The bus groaned to a stop in front of the general store. Daniel got out of his car, careful not to jostle the people exiting the bus. He didn’t see anyone from his direct family among those waiting on the sidewalk. Apparently, this wasn’t the day Roy and his wife and children would arrive. Emma and Samuel Graber, members of his parents’ church district and their contemporaries in age, stood in front of this group. Leaning a shoulder against the brick building, Daniel exchanged nods with them.
As usual, it was the Englisch passengers who got off first. They had a way of assuming it was their right. That wasn’t fair, Daniel realized, thinking of his good friends among the non-Amish in his county. There was no way around it, though—they had a different way of thinking.

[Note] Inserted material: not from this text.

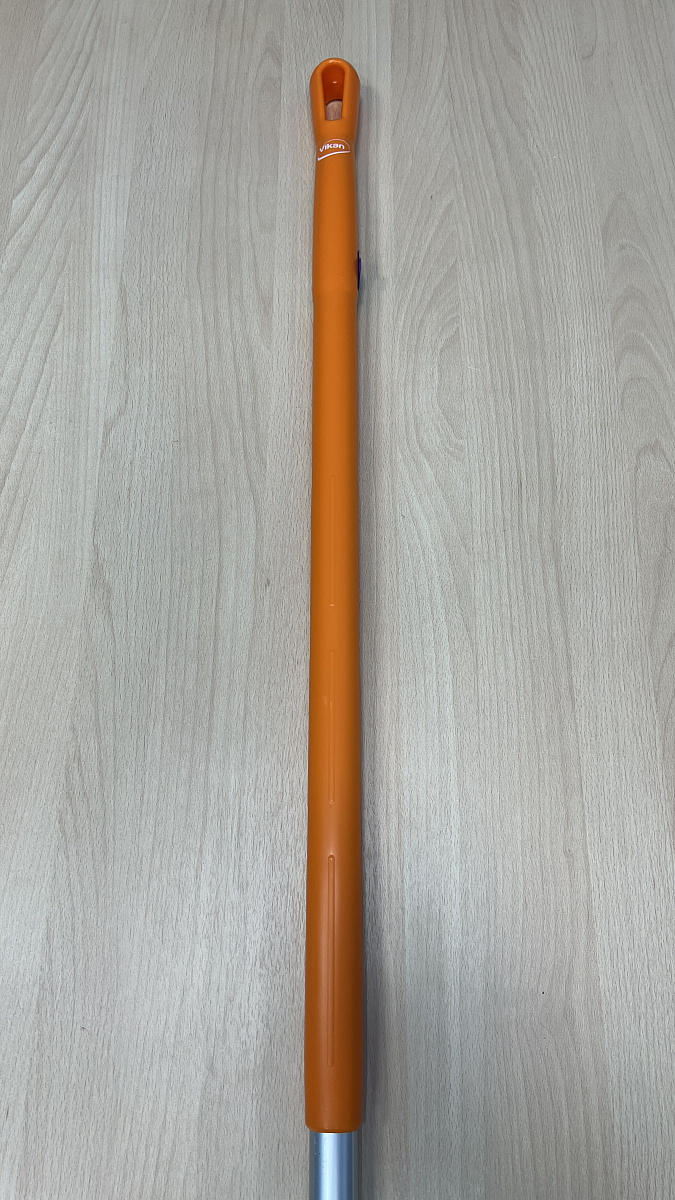 Рукоятка Vikan эргономичная алюминиевая, Ø 31 мм, длина 1510 мм, оранжевая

And me? How do I think? he asked himself, as he did daily. Betwixt and between, that was him.
Finally a slender Amish woman wearing the usual black bonnet stepped off, reaching back to help a young boy down. Looking tired and shy, the boy pressed himself to his mother. The woman lifted her head to scan her surroundings, her gaze stopping on Daniel in what he thought was alarm.
He straightened on a jolt of anger, followed by curiosity. One side of her face was discolored and swollen. The eye on that side opened only a slit. Had she been in an accident? Or was she a victim of spousal abuse?